Obwohl Dalio fast jedes Jahr fälschlicherweise den wirtschaftlichen Untergang vorhersagte, wuchs Bridgewater in seinen Gründungsjahren schnell. In den neunziger Jahren, schreibt Copeland, verdoppelten sich die Vermögenswerte von Pure Alpha in jedem Geschäftsjahr ungefähr. Und Dalios ewiger Nostradamus-Auftritt verlief nicht immer schlecht. Als die Dotcom-Blase platzte und die Wirtschaft in den Abgrund stürzte, kamen Dalio und Bridgewater unversehrt davon. Im Jahr 2003 gehörte Dalio zu den reichsten Hedgefonds-Managern der Welt und debütierte im Jahr 2003 Institutionelle Anleger Rich List mit einem geschätzten Einkommen von einhundertzehn Millionen Dollar allein in diesem Jahr. Aber in dem Buch geht es weniger darum, wie Dalio es an die Spitze geschafft hat, als vielmehr um die Obsession mit seinem Vermächtnis, die ihn verzehrte, als er dort ankam. In dem mehr als dreihundert Seiten umfassenden Buch denkt Dalio erstmals auf Seite neunundfünfzig über seinen Ruhestand nach.

Als Dalio Ende 2005 zum ersten Mal seine Absicht bekannt gab, in den Ruhestand zu gehen, war er sechsundfünfzig – noch nicht im Rentenalter, aber alt genug, um darüber nachzudenken, wie sein Unternehmen ohne ihn weiterlaufen würde. Hedgefonds sind Markenprodukte; Wenn der Name verschwindet, folgen oft die Investitionen. Damals begann Dalio in Copelands Bericht zum ersten Mal damit, seinen Ansatz zu kodifizieren, nicht nur in Bezug auf Investitionen, sondern in Bezug auf Führung im Allgemeinen. Er begann, Memos über Bridgewaters Philosophie und „Grundwerte“ zu diktieren und entwarf eine Sammlung allgemeiner Grundsätze, die laut Copeland „darauf hinausliefen, die Fähigkeit zu würdigen, ohne Angst vor Beleidigungen miteinander zu streiten“.

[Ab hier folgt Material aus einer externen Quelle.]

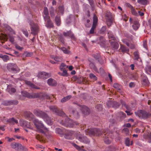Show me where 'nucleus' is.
Segmentation results:
<instances>
[{
	"mask_svg": "<svg viewBox=\"0 0 151 151\" xmlns=\"http://www.w3.org/2000/svg\"><path fill=\"white\" fill-rule=\"evenodd\" d=\"M43 17L44 20L50 18L48 9L47 7H45L43 11Z\"/></svg>",
	"mask_w": 151,
	"mask_h": 151,
	"instance_id": "412c9836",
	"label": "nucleus"
},
{
	"mask_svg": "<svg viewBox=\"0 0 151 151\" xmlns=\"http://www.w3.org/2000/svg\"><path fill=\"white\" fill-rule=\"evenodd\" d=\"M114 87L117 90H120L121 88V86L117 83H114L113 85Z\"/></svg>",
	"mask_w": 151,
	"mask_h": 151,
	"instance_id": "864d4df0",
	"label": "nucleus"
},
{
	"mask_svg": "<svg viewBox=\"0 0 151 151\" xmlns=\"http://www.w3.org/2000/svg\"><path fill=\"white\" fill-rule=\"evenodd\" d=\"M64 131L62 129L58 128L55 129V132L56 133L60 135L61 136H63L64 134Z\"/></svg>",
	"mask_w": 151,
	"mask_h": 151,
	"instance_id": "c9c22d12",
	"label": "nucleus"
},
{
	"mask_svg": "<svg viewBox=\"0 0 151 151\" xmlns=\"http://www.w3.org/2000/svg\"><path fill=\"white\" fill-rule=\"evenodd\" d=\"M129 21L131 24L133 22V25H132L133 29L135 30H137L139 28L140 24L139 20L137 19H132L131 18H129Z\"/></svg>",
	"mask_w": 151,
	"mask_h": 151,
	"instance_id": "9b49d317",
	"label": "nucleus"
},
{
	"mask_svg": "<svg viewBox=\"0 0 151 151\" xmlns=\"http://www.w3.org/2000/svg\"><path fill=\"white\" fill-rule=\"evenodd\" d=\"M38 76L39 78L45 79L49 77L50 75L47 73L42 72H40L38 74Z\"/></svg>",
	"mask_w": 151,
	"mask_h": 151,
	"instance_id": "a211bd4d",
	"label": "nucleus"
},
{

In einer frühen Version der Prinzipien gab es zweihundertsiebenundsiebzig davon. Dalio passte die Liste im Laufe der Jahre immer wieder an und ergänzte sie, selbst nachdem er 2017 in seinen Memoiren „Prinzipien: Leben und Werk“ eine stark überarbeitete Version veröffentlichte. Sie waren mit der Terminologie von Dalios Design durchsetzt. Das Finden Ihrer „Box“ bedeutete, Ihre Rolle innerhalb des Unternehmens herauszufinden, während es sich anhörte, als würden Sie Ihre Box verlieren; An diesem Punkt könnte das Personal entweder einen neuen finden („auf die andere Seite durchkommen“) oder „sortiert“ (gefeuert) werden. Es gab „Chirper“, Leute, die nur abgestandene Ideen wieder aufwärmten, anstatt eigene zu erfinden; eine Person war ein „schleimiges Wiesel“, wenn sie hinter dem Rücken anderer redete; und dann gab es „Former“ – visionäre Führer, deren genaue Eigenschaften etwas vage waren, die aber eher Persönlichkeiten des öffentlichen Lebens waren und die Dalio laut Copeland vor allem „nachdem sie lange mit ihm gesprochen hatten“ zu ernennen schien.